HL Deb 14 February 1888 vol 322 cc367-8
THE EARL OF DUNRAVEN

My Lords, I wish to ask the noble Marquess at the head of the Government a Question of which I have given him private Notice, in connection with the lamentable death, under very suspicious circumstances, of Mr. M'Neill at Boulogne in December last. Your Lordships know the circumstances of the case, and I need not therefore further allude to them; but I saw it mentioned in the papers yesterday that practically speaking the further investigation into the cause of death has ceased, and I wish to ask the Prime Minister, Whether there has been any communication between the two Governments of France and England upon the subject, and whether there is any truth in that statement; and also, in view of the fact that there is a very grave suspicion that a murder was committed, whether Her Majesty's Government will be able to make any further representations to the French Government upon the subject?

THE PRIME MINISTER AND SECRETARY OF STATE FOR FOREIGN AFFAIRS (The Marquess of SALISBURY)

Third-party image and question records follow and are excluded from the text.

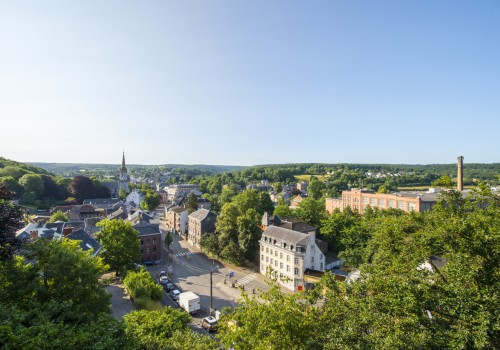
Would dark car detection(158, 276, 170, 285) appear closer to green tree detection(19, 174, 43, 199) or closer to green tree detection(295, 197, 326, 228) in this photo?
green tree detection(295, 197, 326, 228)

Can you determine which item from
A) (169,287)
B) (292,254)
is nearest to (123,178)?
(169,287)

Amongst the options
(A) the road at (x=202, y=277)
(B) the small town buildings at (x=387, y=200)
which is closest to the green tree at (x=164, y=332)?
(A) the road at (x=202, y=277)

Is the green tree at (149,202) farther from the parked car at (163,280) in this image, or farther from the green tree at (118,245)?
the parked car at (163,280)

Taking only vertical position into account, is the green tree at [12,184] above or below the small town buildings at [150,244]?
above

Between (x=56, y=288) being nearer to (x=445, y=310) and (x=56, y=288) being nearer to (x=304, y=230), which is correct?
(x=445, y=310)

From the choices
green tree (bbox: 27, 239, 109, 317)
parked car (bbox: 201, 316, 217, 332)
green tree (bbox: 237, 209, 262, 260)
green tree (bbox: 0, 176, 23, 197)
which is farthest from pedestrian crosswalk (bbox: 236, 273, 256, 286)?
green tree (bbox: 0, 176, 23, 197)

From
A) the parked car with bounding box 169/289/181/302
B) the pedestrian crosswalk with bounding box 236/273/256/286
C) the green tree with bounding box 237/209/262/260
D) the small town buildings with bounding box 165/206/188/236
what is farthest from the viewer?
the small town buildings with bounding box 165/206/188/236

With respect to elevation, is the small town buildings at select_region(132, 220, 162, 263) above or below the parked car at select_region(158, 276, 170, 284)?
above
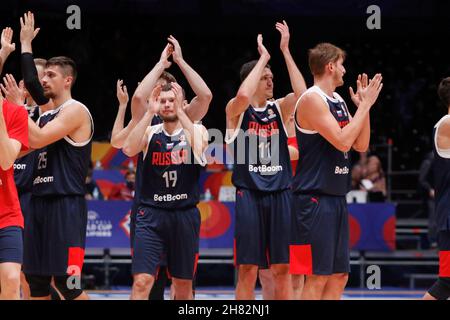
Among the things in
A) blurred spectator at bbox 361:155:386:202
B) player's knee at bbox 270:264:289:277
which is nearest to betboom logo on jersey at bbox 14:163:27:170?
player's knee at bbox 270:264:289:277

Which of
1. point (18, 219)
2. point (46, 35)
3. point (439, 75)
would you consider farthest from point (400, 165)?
point (18, 219)

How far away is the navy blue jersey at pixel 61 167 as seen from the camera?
24.6 ft

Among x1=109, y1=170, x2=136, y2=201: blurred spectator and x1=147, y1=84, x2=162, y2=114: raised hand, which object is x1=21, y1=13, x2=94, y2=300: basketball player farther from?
x1=109, y1=170, x2=136, y2=201: blurred spectator

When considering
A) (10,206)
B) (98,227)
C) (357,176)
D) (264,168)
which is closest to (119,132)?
(264,168)

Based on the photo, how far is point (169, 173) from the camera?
7555 mm

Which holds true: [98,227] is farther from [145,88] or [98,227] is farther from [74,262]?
[145,88]

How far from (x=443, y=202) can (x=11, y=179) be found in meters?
3.88

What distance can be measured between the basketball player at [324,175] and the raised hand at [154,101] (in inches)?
49.1

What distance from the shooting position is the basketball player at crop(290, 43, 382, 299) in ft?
22.2

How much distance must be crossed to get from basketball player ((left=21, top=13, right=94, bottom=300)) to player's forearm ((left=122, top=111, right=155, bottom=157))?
1.32 feet

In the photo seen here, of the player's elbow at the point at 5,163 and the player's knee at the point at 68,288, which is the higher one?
the player's elbow at the point at 5,163

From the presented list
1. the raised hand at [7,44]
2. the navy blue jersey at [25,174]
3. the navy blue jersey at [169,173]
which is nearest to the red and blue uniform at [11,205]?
the raised hand at [7,44]

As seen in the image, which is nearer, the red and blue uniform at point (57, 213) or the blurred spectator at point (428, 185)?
the red and blue uniform at point (57, 213)

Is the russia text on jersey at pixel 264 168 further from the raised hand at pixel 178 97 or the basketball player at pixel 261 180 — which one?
the raised hand at pixel 178 97
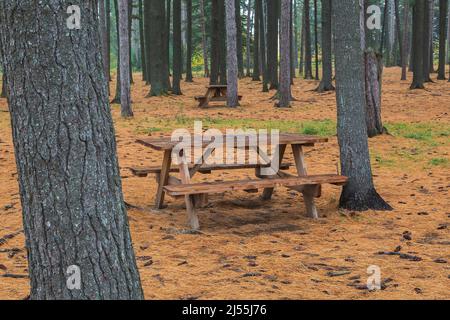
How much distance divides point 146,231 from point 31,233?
143 inches

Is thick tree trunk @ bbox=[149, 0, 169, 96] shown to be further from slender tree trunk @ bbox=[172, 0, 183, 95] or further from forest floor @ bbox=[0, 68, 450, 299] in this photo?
forest floor @ bbox=[0, 68, 450, 299]

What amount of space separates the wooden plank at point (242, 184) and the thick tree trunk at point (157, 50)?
54.6 ft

My Lords, I have reason to doubt that it is true, as my noble Friend has stated, that investigation in this case has been given up. Our latest information is that the French Government has assured the British Ambassador that the inquiry is actively proceeding at Boulogne, under the direction of the Commissaire Centrale, and that a special Commissaire has been despatched by the Minister of the Interior. Of course I do not know the particulars of the investigation; nobody probably but the magistrate actually concerned can know them. No doubt it is within the knowledge of the noble Earl that investigations of this kind in France are conducted not in public, as with us, but, on the contrary, quite privately, and therefore it would be out of the power of anyone to say whether the investigation was actively proceeding or not. We have expressed to the French Government our great anxiety that every measure should be taken to discover the murderer, if murder there was, and I have not the smallest ground for believing that there will be the slightest lukewarmness on the part of the French Government in carrying out the investigation.